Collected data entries
>> begin
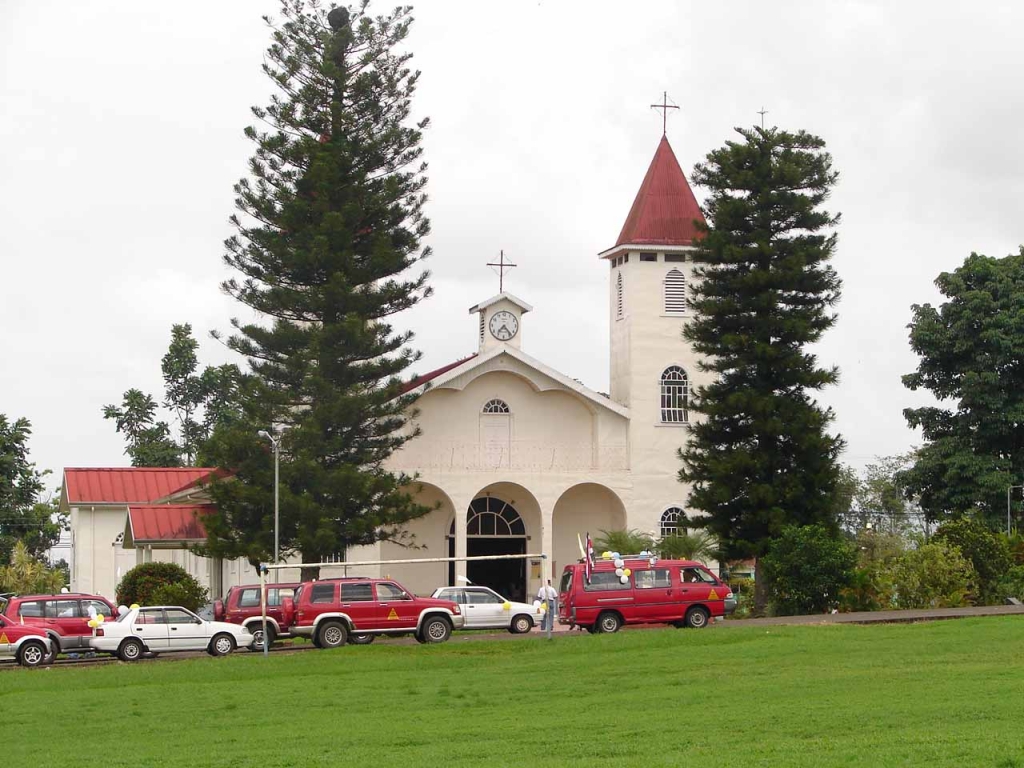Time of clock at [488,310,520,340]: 7:23
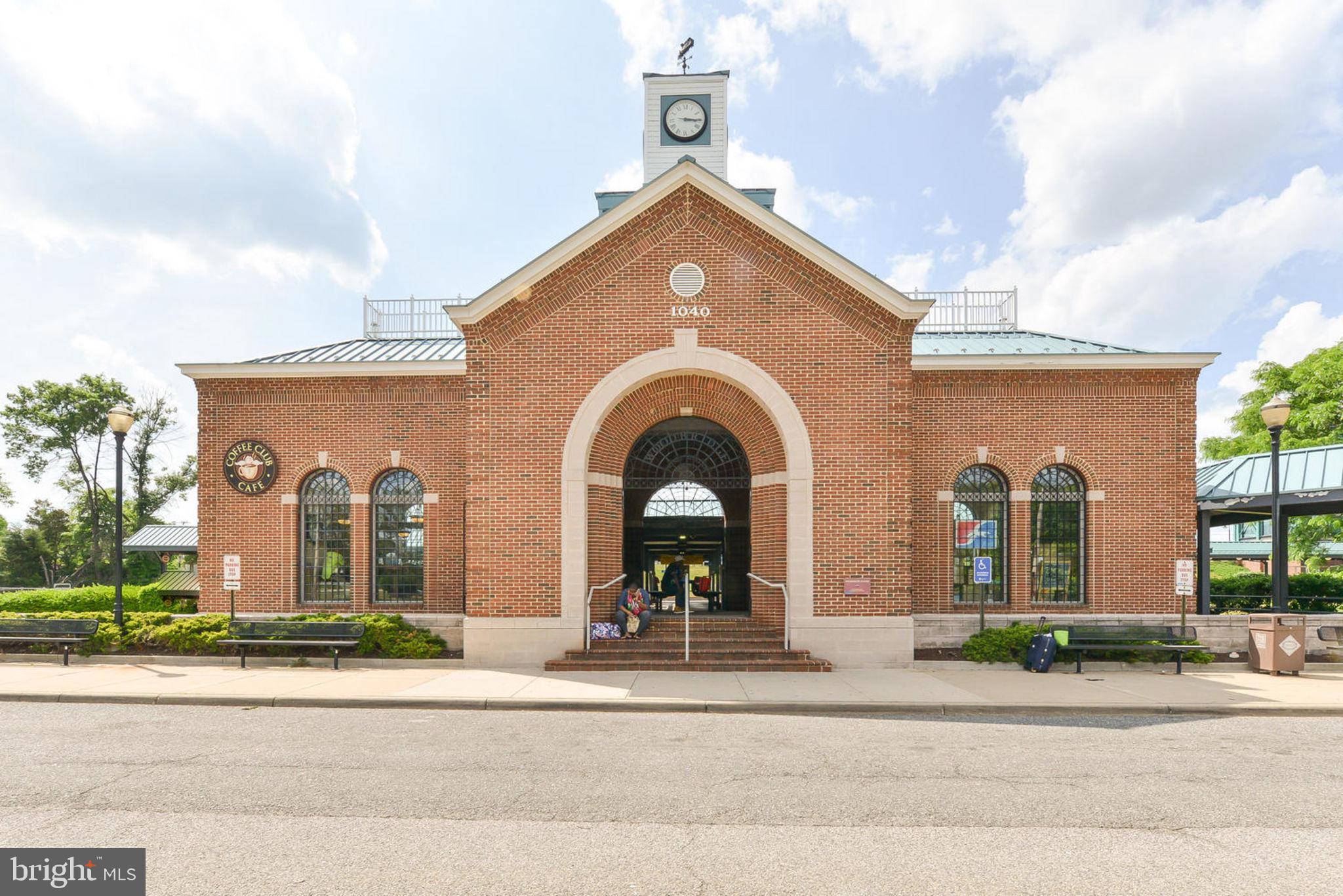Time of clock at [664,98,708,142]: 3:15
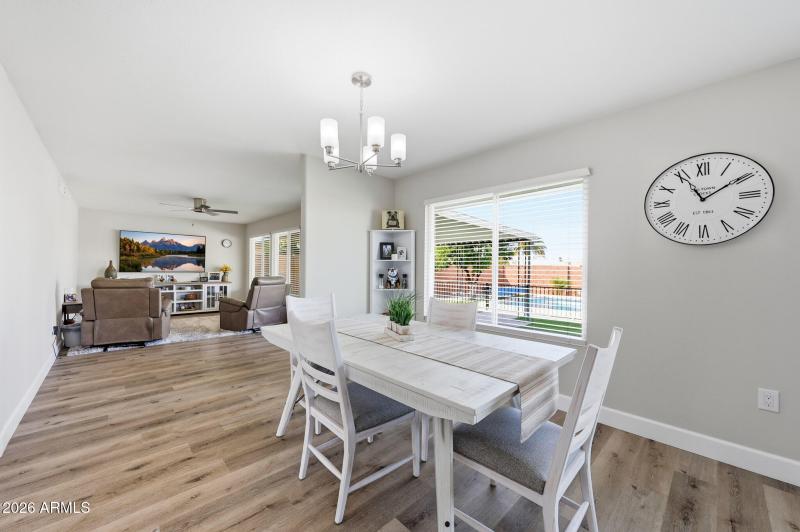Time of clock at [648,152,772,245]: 11:09
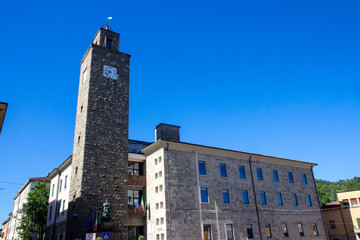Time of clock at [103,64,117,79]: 9:38
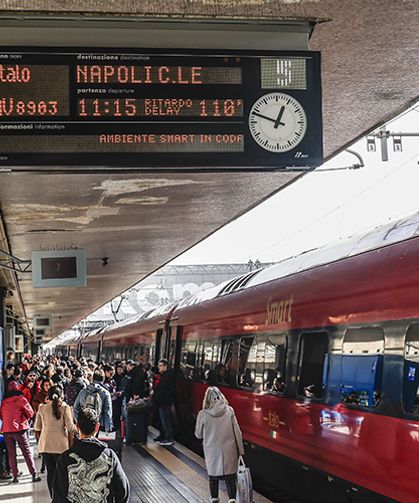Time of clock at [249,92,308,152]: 12:48
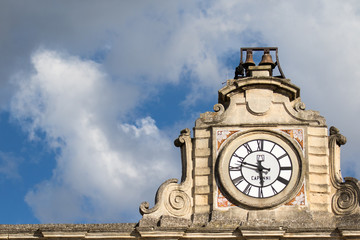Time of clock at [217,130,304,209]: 5:47
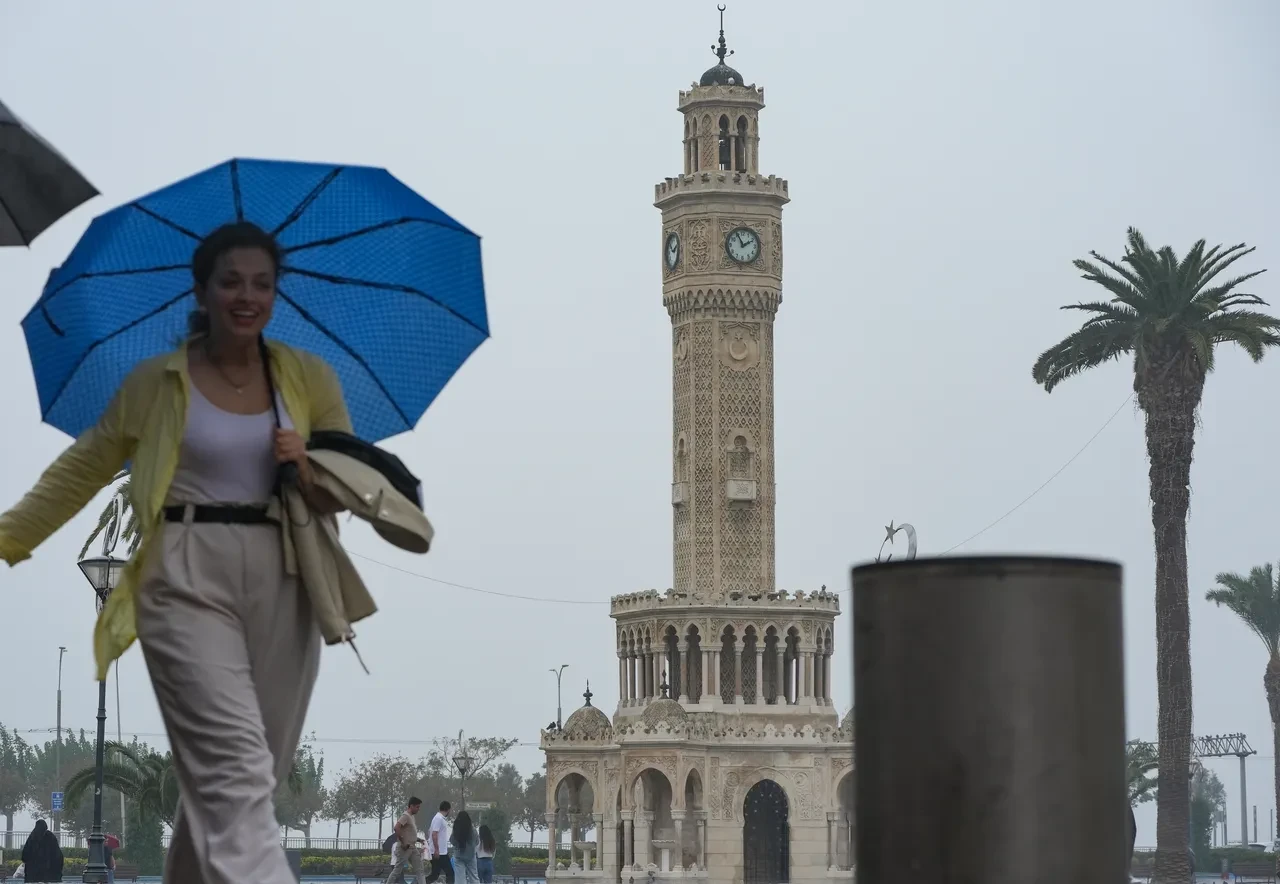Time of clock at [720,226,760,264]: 1:55
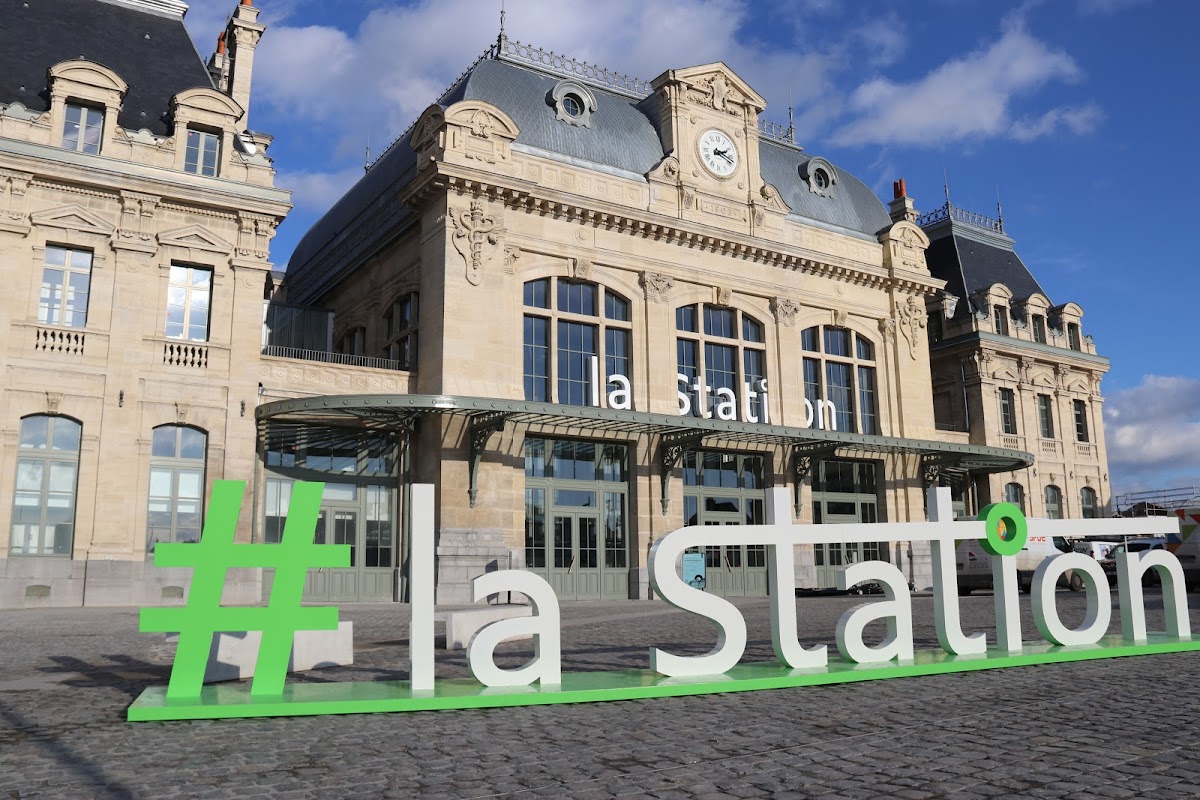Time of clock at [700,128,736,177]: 2:18
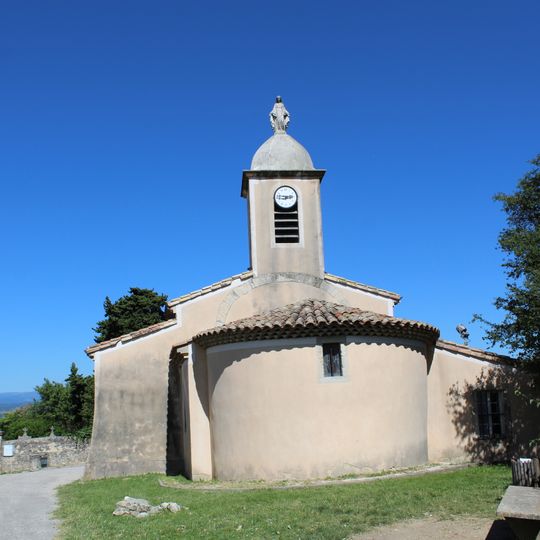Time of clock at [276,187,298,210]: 2:46
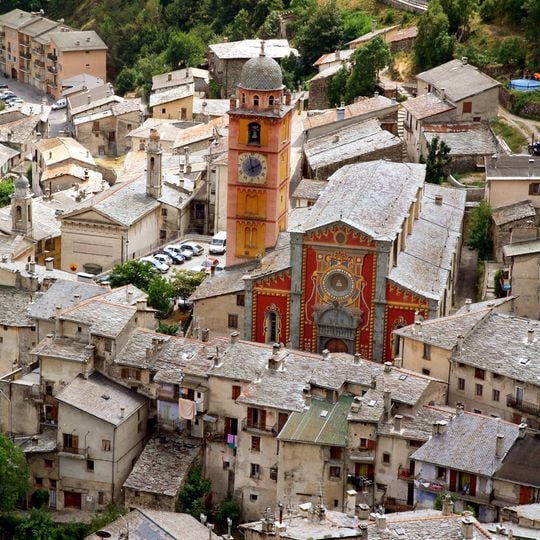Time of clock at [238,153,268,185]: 1:58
>> end
▸ SET EXERCISE
Please update the listing by replacing "Time of clock at" with "Clock reading at" in every line, keeping everything else the same. Leave the pictures out of your version.

▸ FULL RESPONSE
Clock reading at [488,310,520,340]: 7:23
Clock reading at [664,98,708,142]: 3:15
Clock reading at [648,152,772,245]: 11:09
Clock reading at [103,64,117,79]: 9:38
Clock reading at [249,92,308,152]: 12:48
Clock reading at [217,130,304,209]: 5:47
Clock reading at [720,226,760,264]: 1:55
Clock reading at [700,128,736,177]: 2:18
Clock reading at [276,187,298,210]: 2:46
Clock reading at [238,153,268,185]: 1:58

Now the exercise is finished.